ABC is a triangle in which AB = AC = 4 cm and ∠A = 90°. Calculate :

(i) the area of Δ ABC,

(ii) the length of perpendicular from A to BC.

(i) Given:

AB = AC = 4 cm

∠A = 90°

Area = $\dfrac{1}{2}$ x base x height

= $\dfrac{1}{2}$ x 4 x 4 cm²

= $\dfrac{1}{2}$ x 16 cm²

= 8 cm²

(ii) By using the Pythagoras theorem,

AB² + AC² = BC²

⇒ (4)² + (4)² = BC²

⇒ 16 + 16 = BC²

⇒ BC² = 32

⇒ BC = $\sqrt{32}$

⇒ BC = 4 $\sqrt{2}$ cm

Now considering BC as the base of the triangle, altitude AD will be its height.

Area of the triangle will remain the same as before i.e., 8 cm².

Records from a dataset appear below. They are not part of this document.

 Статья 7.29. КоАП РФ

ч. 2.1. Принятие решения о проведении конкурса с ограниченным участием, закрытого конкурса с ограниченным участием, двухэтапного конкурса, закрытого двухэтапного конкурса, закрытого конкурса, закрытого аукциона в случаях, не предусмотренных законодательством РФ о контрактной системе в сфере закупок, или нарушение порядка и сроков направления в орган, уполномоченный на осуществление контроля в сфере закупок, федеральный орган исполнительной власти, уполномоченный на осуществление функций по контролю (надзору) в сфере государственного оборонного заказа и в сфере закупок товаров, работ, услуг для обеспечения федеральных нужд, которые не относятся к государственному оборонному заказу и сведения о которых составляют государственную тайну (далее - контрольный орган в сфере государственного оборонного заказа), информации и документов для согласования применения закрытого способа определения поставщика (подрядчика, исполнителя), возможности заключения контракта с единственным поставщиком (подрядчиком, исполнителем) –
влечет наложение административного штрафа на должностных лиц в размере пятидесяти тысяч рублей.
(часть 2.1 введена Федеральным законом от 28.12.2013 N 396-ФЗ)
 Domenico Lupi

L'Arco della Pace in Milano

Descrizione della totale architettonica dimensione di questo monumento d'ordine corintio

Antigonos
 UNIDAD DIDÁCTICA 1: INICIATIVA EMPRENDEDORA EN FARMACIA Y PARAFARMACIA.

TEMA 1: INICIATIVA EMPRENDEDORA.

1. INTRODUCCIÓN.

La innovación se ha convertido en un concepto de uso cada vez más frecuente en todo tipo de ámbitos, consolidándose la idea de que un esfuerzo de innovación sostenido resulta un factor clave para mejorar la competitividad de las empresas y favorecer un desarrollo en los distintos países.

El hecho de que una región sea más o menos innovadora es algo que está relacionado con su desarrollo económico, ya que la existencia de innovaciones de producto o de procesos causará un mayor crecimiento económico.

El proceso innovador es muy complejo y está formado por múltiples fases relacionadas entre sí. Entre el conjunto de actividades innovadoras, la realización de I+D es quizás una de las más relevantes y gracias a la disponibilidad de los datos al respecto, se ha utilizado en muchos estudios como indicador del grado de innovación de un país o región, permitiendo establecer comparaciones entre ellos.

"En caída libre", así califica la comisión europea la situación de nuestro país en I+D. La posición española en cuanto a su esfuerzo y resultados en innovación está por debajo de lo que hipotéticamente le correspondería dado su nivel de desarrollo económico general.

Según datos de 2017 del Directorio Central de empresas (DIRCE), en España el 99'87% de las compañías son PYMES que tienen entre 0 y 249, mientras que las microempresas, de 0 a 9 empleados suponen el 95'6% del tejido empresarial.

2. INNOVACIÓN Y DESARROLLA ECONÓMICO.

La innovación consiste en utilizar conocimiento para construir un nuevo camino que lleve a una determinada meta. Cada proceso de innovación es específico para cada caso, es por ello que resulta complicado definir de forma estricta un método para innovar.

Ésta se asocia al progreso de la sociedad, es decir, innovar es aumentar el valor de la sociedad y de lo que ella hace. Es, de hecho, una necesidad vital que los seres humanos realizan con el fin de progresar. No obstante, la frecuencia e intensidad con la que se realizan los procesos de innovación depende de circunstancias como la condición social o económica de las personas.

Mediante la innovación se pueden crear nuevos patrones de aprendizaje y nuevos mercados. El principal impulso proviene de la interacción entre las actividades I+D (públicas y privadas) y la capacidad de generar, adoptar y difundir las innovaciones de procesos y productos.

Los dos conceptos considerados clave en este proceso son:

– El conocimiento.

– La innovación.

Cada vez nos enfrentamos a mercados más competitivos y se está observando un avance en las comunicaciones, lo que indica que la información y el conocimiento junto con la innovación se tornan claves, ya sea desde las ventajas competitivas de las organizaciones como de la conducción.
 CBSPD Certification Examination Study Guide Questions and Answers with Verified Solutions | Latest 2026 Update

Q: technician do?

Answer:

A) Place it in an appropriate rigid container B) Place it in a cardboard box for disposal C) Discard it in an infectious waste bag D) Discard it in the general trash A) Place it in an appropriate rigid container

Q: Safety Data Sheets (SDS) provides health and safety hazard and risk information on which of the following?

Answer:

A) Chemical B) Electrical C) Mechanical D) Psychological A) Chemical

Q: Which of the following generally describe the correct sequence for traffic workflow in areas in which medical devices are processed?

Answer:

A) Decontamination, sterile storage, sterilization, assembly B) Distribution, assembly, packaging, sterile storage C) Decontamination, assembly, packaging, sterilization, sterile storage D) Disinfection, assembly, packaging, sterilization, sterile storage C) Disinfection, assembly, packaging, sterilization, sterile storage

Let h be the altitude of triangle

Area = $\dfrac{1}{2}$ x base x height

∴ 8 = $\dfrac{1}{2}$ x BC x AD

⇒ 8 = $\dfrac{1}{2}$ x $4 \sqrt{2}$ x h

⇒ 8 = $2 \sqrt{2}$ x h

⇒ h = $\dfrac{8}{2 \sqrt{2}}$

⇒ h = $\dfrac{4}{\sqrt{2}}$

⇒ h = 2.83 cm

Hence, the length of perpendicular from A to BC is 2.83 cm.